In Augusta, Maine, environmentalists obsessed with the sex lives of striped bass, sturgeon, Atlantic salmon, and herring were delighted when the Federal Energy Regulatory Commission ordered the demolition of the 160-year-old Edwards Dam on the Kennebec River. Trout Unlimited activists claim that for the last century and a half the dam has been hampering the fishies ability to get cozy. What is more, they say other dams are also guilty of the "cold shower" effect and that this one is only the FIRST to go down.

The snag now is who will pay the $6.4 million in demolition costs. The federal government wants to stick it to Edwards Manufacturing Company, which operates the dam and provides electric power to the local utility. Edwards is appealing the ruling, hoping to either save the dam or receive compensation for demolition costs and loss of income from its only dam. We suggest a compromise. Trout Unlimited has a considerable stash. Let them pay.

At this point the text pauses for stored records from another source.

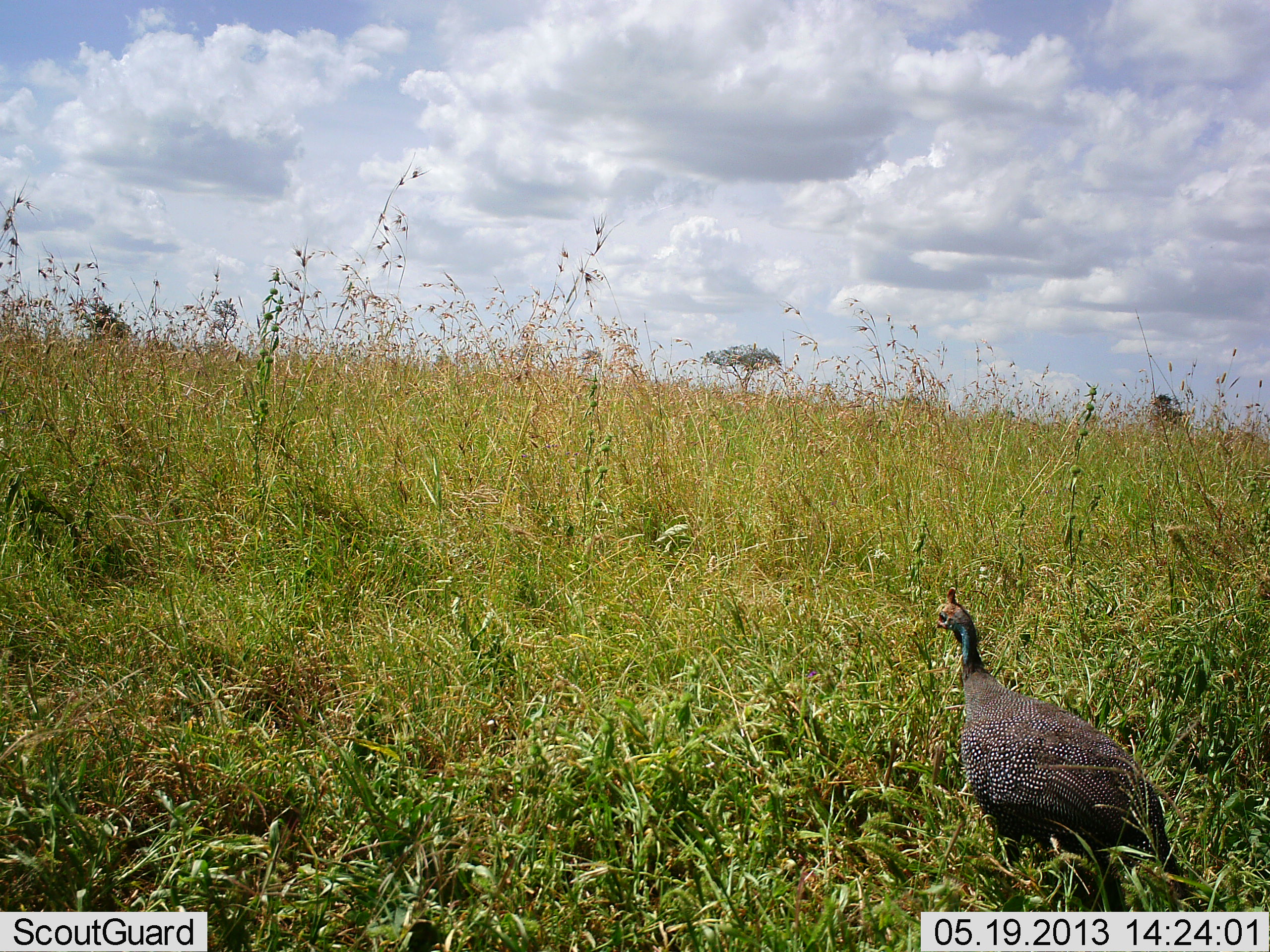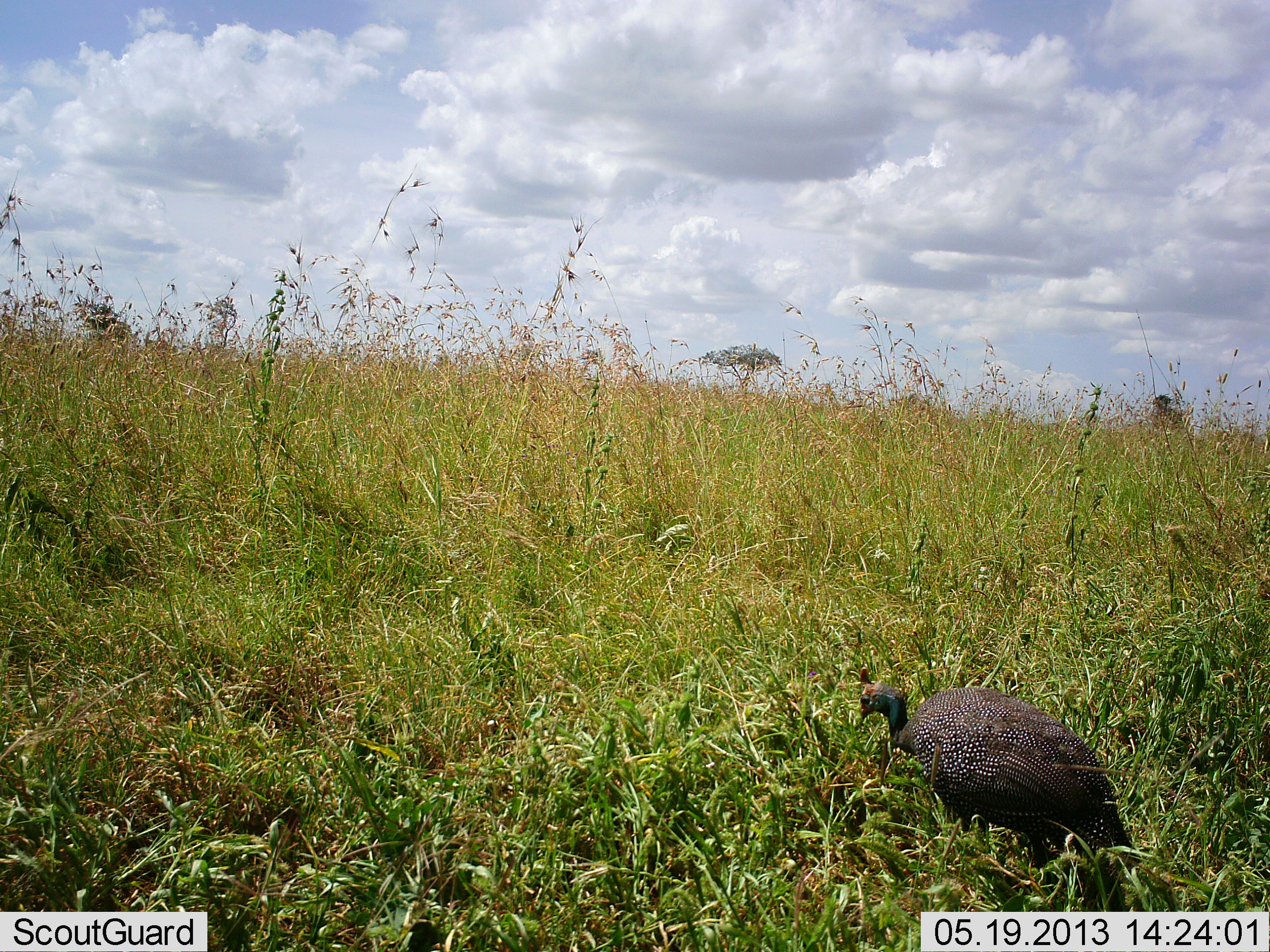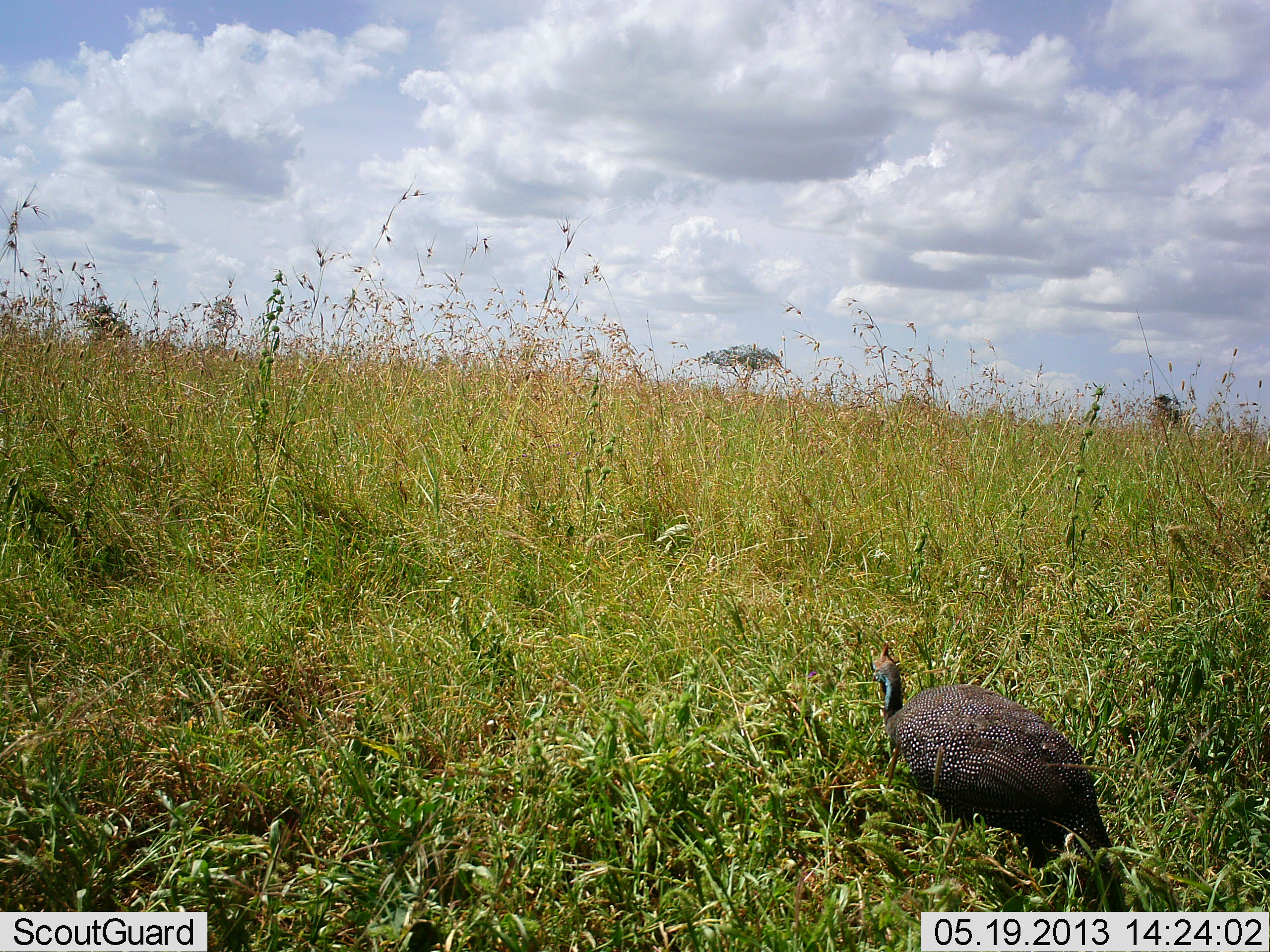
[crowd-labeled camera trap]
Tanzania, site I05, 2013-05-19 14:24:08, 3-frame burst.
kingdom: Animalia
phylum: Chordata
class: Aves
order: Galliformes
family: Numididae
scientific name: Numididae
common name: guinea fowl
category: guineafowl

The U.S. Forest Service announced a $15 million loss in timber sales last year--the first loss since 1989--a result it said was due to a weak timber market and "greener" policies that favor conservation over profits. Critics noted that private landowners continue to profit from timber sales and called on the government to streamline forestry regulations. A significant cost factor, they contend, is that environmental reviews and legal wrangling can delay timber harvesting on federal lands for months or even years. Environmental groups--who pushed for those regulations--were quick to propose a solution. Now that timber sales are no longer profitable, they said, the government should ban commercial logging on federal lands altogether.

Finally, three California health department scientists announced last week a review of 61 sperm density studies undertaken between 1938 and 1990. They found that the sperm counts of healthy American men had decreased 1.5 percent per year over that period and in healthy European men had dropped by 3.1 percent per year. (Per year? Is there any left?!) The account in the Washington Post noted that previous studies [since discredited] had linked low sperm counts to PCBs, DDT, and dioxin. One female iconoclast of our acquaintance suggested it was linked to a decades-long exposure to radical feminism. We are shocked, however, at such an inflammatory and highly unscientific supposition.

Fred Singer is attending three days of the Climate Treaty conference this week before going on to San Francisco to present a paper at the Annual Meeting of the American Geophysical Union. We're looking forward to his eyewitness account.